Not to mention that in the banking sector, for example, access to an electronic payment requires two-factor authentication as of 31 December 2020, as stipulated by the Payment Systems Directive (PSD2, EU Directive 2015/2366) through multiple verifications:
- “Something you know’, something only the customer knows (password, PIN, etc.)
- ‘Something you have’, something only the customer has (smartphone, bank token, etc.)
- ‘Something you are’, something that uniquely identifies the customer (facial recognition, fingerprint, etc.).
Take a third example: the use of cryptography: NIS 2 states the importance of adopting“policies and procedures relating to the use of cryptography and, where appropriate, encryption“, is this new? Again, one could cite Circular 2/2017, which for over five years has provided Rule 8.24:“Standards for the effective use of cryptography, including cryptographic key management, shall be defined and implemented.”
Take a fourth example regarding supply chain security. NIS 2 was considered by many to be groundbreaking for addressing this issue, ignoring the fact that ISO 27001 has for years included control 5.19:“Processes and procedures shall be defined and implemented to manage the information security risks associated with the use of the supplier’s products or services.”
Does it make sense to regulate in this way?
Is this the freshness, the novelty that is needed and offered to us by NIS 2? It is worth asking ourselves this question, especially when we have a regulatory framework on which various types of regulations already insist, for example the text of the GDPR for the personal data processing part, Circular 2/2017 for public administration. In short, NIS 2, which is a European directive, in many ways overlaps with what is already in place, and it is therefore reasonable to assume that there is a surplus of regulations with numerous overlaps.

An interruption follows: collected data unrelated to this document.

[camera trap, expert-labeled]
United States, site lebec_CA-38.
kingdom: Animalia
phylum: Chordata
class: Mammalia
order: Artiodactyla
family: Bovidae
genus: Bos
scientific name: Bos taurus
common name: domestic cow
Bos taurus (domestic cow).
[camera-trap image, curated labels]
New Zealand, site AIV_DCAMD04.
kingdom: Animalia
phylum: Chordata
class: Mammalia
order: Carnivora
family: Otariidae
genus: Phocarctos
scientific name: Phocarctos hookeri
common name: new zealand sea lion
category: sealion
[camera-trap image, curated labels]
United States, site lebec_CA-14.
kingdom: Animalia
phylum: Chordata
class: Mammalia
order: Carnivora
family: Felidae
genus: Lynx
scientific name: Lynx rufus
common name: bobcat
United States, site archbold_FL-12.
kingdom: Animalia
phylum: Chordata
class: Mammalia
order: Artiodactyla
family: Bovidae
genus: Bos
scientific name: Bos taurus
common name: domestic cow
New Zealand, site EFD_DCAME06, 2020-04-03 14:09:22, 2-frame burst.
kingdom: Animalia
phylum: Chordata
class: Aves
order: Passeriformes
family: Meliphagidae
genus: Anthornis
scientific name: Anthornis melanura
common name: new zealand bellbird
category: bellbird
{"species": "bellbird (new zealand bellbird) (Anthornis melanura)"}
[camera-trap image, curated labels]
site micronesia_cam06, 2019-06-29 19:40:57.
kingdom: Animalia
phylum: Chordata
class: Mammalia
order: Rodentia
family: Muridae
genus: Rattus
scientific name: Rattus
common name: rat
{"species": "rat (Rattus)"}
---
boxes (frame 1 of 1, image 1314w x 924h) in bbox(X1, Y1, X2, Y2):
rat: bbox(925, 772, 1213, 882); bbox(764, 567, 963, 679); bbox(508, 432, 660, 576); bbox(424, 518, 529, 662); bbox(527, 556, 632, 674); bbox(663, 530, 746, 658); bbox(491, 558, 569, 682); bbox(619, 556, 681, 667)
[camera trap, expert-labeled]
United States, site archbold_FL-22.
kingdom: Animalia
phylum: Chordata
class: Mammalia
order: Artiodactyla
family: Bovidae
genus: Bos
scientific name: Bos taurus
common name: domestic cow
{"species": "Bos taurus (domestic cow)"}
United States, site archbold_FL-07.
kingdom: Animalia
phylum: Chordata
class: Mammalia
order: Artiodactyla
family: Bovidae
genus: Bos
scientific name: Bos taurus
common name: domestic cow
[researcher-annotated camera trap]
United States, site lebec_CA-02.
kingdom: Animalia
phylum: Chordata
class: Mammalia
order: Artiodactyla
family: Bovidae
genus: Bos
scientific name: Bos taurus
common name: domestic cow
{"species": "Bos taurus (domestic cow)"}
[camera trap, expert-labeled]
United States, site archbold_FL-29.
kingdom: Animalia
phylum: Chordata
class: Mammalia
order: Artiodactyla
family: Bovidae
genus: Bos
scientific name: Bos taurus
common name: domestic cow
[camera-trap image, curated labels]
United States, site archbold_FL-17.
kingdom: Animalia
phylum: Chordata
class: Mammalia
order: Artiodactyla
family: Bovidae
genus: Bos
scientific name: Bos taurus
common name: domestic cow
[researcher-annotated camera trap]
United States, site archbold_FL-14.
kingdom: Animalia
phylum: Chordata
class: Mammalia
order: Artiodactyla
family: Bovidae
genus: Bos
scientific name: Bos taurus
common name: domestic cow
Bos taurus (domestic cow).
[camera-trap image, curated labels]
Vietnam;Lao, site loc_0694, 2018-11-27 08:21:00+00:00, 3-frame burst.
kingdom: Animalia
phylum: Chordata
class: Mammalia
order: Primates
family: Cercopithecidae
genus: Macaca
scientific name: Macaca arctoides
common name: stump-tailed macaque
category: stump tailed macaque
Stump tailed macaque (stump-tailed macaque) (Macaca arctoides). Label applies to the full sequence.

It is good to repeat a concept: the problem is not just the ‘regulatory production’ but the lack of compliance. Those involved in cybersecurity are well aware of the poor measures that have followed the GDPR and the state of many public and private technological infrastructures, which are far from being compliant with any of the aforementioned standards. The ‘bogeyman’ of penalties, which fuelled intentions to come into compliance back in 2016, is now a memory that hardly anyone believes in anymore. Eight years have passed and we have data centres losing data without any control, difficulties in restoring, inability to administer data, we often read public communications from entities claiming not to know what data was lost as a result of a data breach. None of this is solved by adding one regulation, yet another, to the landscape of existing ones.
Conclusions
NIS 2 is an important text but does not add much to the existing scenario, especially for those who have invested in IT security seriously and competently over the years. Companies that have taken standards such as ISO 27001 seriously have long since reached levels that NIS 2 barely scratches the surface. The risk is that this Directive runs the risk of becoming yet another ‘regulatory product’ of little use to those who have for years abandoned the state of management of their information systems, neglecting maintenance and modernisation mechanisms that should not be optional, but compulsory and fundamental above all for the proper protection of data.